## Begin
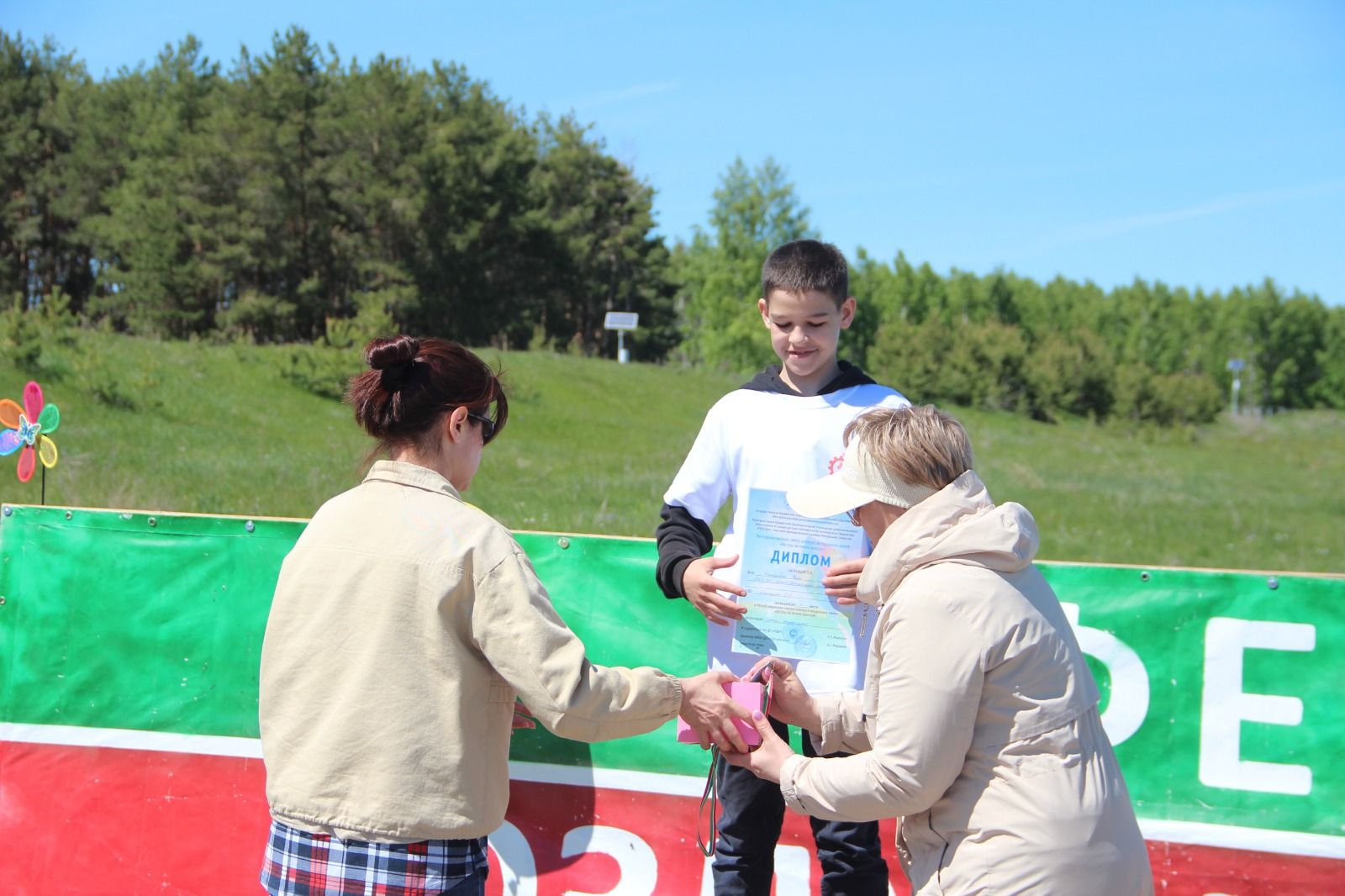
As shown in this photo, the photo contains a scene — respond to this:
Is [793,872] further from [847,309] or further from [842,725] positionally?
[847,309]

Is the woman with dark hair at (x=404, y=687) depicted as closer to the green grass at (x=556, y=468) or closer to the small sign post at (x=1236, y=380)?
the green grass at (x=556, y=468)

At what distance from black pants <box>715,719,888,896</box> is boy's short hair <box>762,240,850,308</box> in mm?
1313

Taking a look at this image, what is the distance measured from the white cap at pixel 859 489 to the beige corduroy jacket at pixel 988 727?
0.08m

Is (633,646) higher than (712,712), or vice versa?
(712,712)

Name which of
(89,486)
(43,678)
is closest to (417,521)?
(43,678)

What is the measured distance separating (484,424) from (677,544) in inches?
39.4

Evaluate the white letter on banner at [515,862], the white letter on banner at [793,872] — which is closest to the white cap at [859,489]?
the white letter on banner at [793,872]

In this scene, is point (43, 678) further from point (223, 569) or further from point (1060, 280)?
point (1060, 280)

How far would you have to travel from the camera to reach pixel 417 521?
7.55ft

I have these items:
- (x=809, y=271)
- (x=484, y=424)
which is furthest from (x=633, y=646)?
(x=484, y=424)

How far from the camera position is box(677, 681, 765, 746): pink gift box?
8.99 feet

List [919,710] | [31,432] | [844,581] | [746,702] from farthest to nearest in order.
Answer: [31,432] → [844,581] → [746,702] → [919,710]

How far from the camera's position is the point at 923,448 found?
92.8 inches

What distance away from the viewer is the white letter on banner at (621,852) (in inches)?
160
## End
=== Aim of the task ===
Print the records exactly as they appear, from the line with "How far from the camera position" through the end of the records.

=== Solution below ===
How far from the camera position is box(677, 681, 765, 746): pink gift box?
8.99 feet

List [919,710] | [31,432] | [844,581] | [746,702] from farthest to nearest in order.
Answer: [31,432] → [844,581] → [746,702] → [919,710]

How far from the camera's position is the point at 923,448 found?
92.8 inches

What distance away from the viewer is the white letter on banner at (621,852) (in inches)?
160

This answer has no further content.